Rajat: Why do you want to do an MBA?
Parth: I’m working as an analyst in a venture capital firm. I talk to many start-ups and help them with fundraising and other aspects. My future goal is to start a company of my own. And for that, getting that operator experience, different perspectives, and connecting with the right alum base would be really helpful. MBA is critical to get into the right network and to restructure my career.
Rajat: You’re absolutely right. You would benefit greatly from this. What are you doing for the next eight months before you apply for an MBA?
Parth: My current focus is on finetuning my storyline, from IIT to working at Bain for a year to joining venture capital. My goal is to frame the storyline of my entire journey till now.
At the same time, I do good work at my job and perhaps create an additional impact so that I am better prepared when I apply for admission. Writing down my essays and preparing for the interview would be easier because I would have all the points in my head.
Rajat: Is there an area where we could help you?
Parth: If you have any consultant, you think might be helpful for me, I’d love to chat.
Rajat: I can definitely recommend a few consultants, especially given your background and what you plan to do.
Because of the fact that you still have time, I recommend applying to a couple of B schools, even in round two, so that you get feedback on your application. Maybe you can apply to schools such as Tuck, which always gives you feedback. Even if they say no, they will tell you why. Also, Darden, for two reasons, your story makes sense for that b-school, and you might also get scholarships. That would give you much more confidence going into the next round.
Parth: I think that’s quite valid. Testing out the waters and getting feedback so that I’m ready for round one next year when I apply for it. I’ll definitely consider applying in round two.
Rajat: Do you have any extracurriculars on your profile?
Parth: Yes, I do. There’s some social work I’ve been a part of social volunteering during COVID. I worked with the district magistrate of New Delhi to establish India’s largest covid hospital. Besides that, during my college days, I was involved in the entrepreneurship cell of IIT Kanpur. I was the overall coordinator, leading a large team of 150-200 students.

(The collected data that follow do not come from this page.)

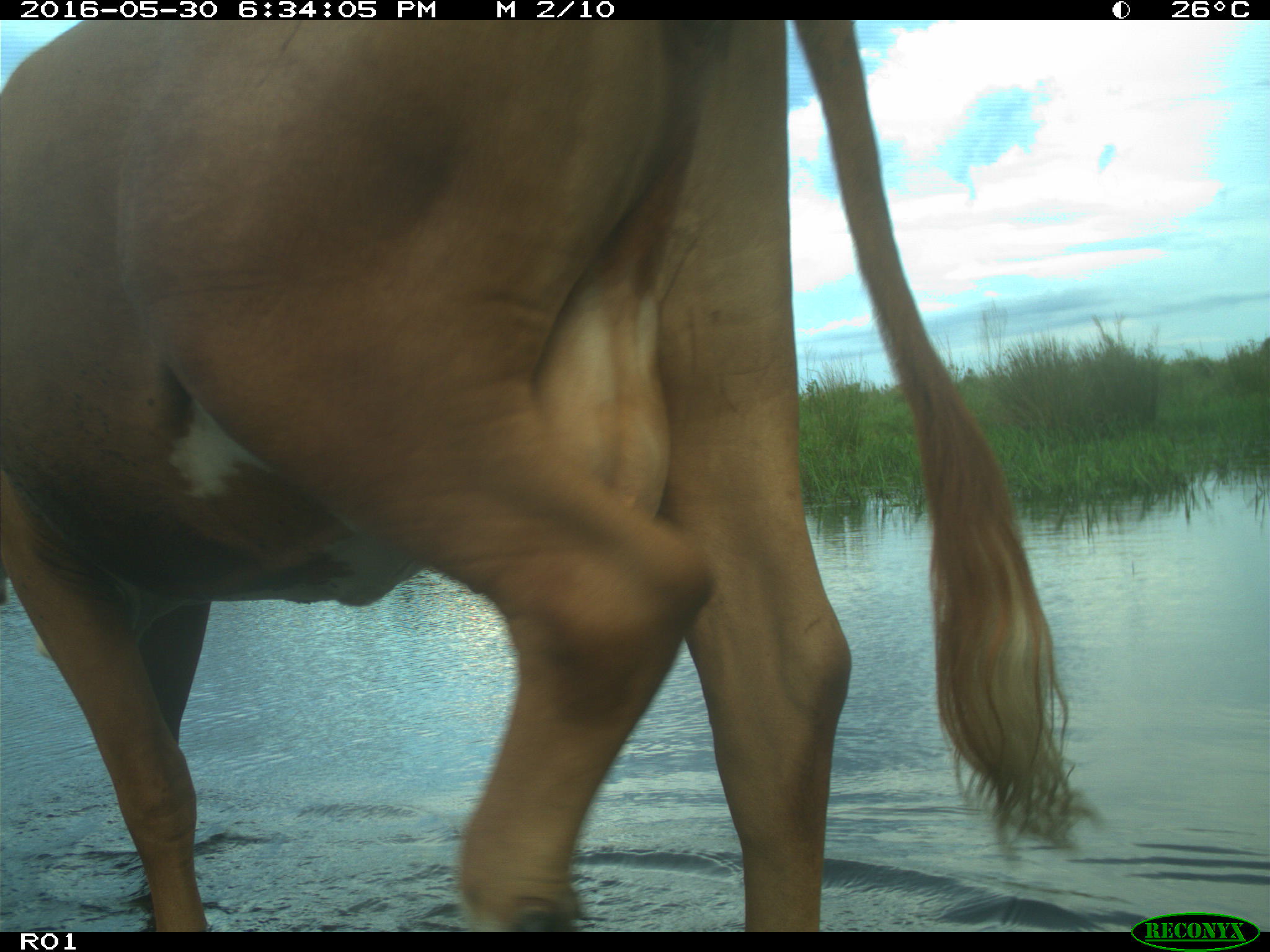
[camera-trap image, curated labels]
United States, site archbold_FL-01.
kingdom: Animalia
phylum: Chordata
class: Mammalia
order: Artiodactyla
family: Bovidae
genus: Bos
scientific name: Bos taurus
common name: domestic cow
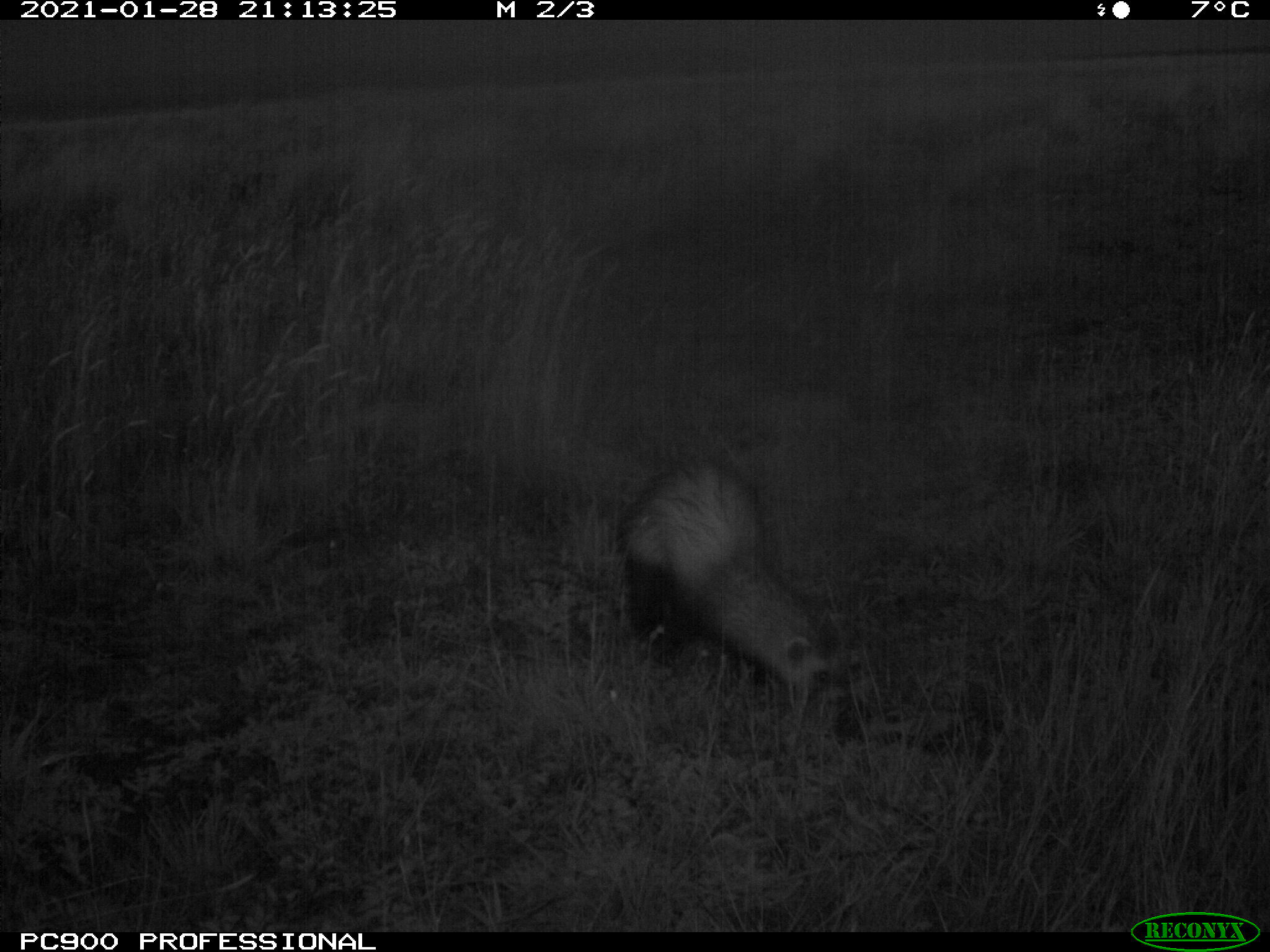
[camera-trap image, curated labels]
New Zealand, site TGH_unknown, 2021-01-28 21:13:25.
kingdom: Animalia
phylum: Chordata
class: Mammalia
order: Carnivora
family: Mustelidae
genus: Mustela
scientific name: Mustela furo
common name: ferret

Rajat: The students who get excellent scores and have time for their MBA applications use it to boost that one component up. I would strongly recommend you do the same. It would be best if you had leadership in extracurriculars and it doesn’t need to be social. But it must be significant enough, not just participation. It’ll allow you to discuss what you achieved during that time. If you’re just a participant, you’re merely receiving instructions. You would want to sound like you made a change or impact.
Parth: That’s very valid. I should also focus on building that leadership aspect.